● **GIVEN REQUEST**
Exactly repeat the line that contains "Within the set", then every line after it up to and including the final line.

● **DATA EXTRACT**

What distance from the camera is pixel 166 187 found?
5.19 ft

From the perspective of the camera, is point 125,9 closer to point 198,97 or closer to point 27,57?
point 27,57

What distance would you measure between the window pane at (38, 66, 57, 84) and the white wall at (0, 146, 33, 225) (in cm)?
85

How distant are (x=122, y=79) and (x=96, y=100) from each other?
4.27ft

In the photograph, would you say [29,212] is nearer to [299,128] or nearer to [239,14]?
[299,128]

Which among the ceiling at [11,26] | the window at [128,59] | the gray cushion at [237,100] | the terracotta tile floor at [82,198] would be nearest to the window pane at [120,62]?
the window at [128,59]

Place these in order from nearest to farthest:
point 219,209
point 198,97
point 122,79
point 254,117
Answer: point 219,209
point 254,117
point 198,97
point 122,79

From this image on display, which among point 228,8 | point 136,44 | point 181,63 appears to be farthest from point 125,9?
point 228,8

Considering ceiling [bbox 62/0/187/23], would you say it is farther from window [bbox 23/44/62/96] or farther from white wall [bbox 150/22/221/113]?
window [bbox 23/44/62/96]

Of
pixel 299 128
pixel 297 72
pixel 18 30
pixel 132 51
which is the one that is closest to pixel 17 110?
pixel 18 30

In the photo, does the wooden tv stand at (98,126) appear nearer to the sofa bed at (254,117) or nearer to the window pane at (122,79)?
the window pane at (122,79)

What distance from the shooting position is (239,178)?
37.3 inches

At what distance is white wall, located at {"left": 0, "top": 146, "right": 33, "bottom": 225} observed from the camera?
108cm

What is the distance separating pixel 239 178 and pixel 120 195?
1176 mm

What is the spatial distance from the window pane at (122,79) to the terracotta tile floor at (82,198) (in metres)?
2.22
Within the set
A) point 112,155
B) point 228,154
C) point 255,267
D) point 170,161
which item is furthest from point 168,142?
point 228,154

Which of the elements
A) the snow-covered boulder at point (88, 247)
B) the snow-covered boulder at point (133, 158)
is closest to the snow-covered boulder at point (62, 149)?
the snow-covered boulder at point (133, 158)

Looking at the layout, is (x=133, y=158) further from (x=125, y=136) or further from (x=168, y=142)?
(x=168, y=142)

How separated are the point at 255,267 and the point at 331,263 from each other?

● **COMPLETED TASK**
Within the set
A) point 112,155
B) point 228,154
C) point 255,267
D) point 170,161
which item is furthest from point 168,142?
point 228,154

Which of the elements
A) the snow-covered boulder at point (88, 247)
B) the snow-covered boulder at point (133, 158)
is closest to the snow-covered boulder at point (62, 149)?
the snow-covered boulder at point (133, 158)

Looking at the layout, is (x=133, y=158) further from (x=125, y=136) or further from (x=168, y=142)?
(x=168, y=142)

How separated are the point at 255,267 and the point at 331,263 from each other?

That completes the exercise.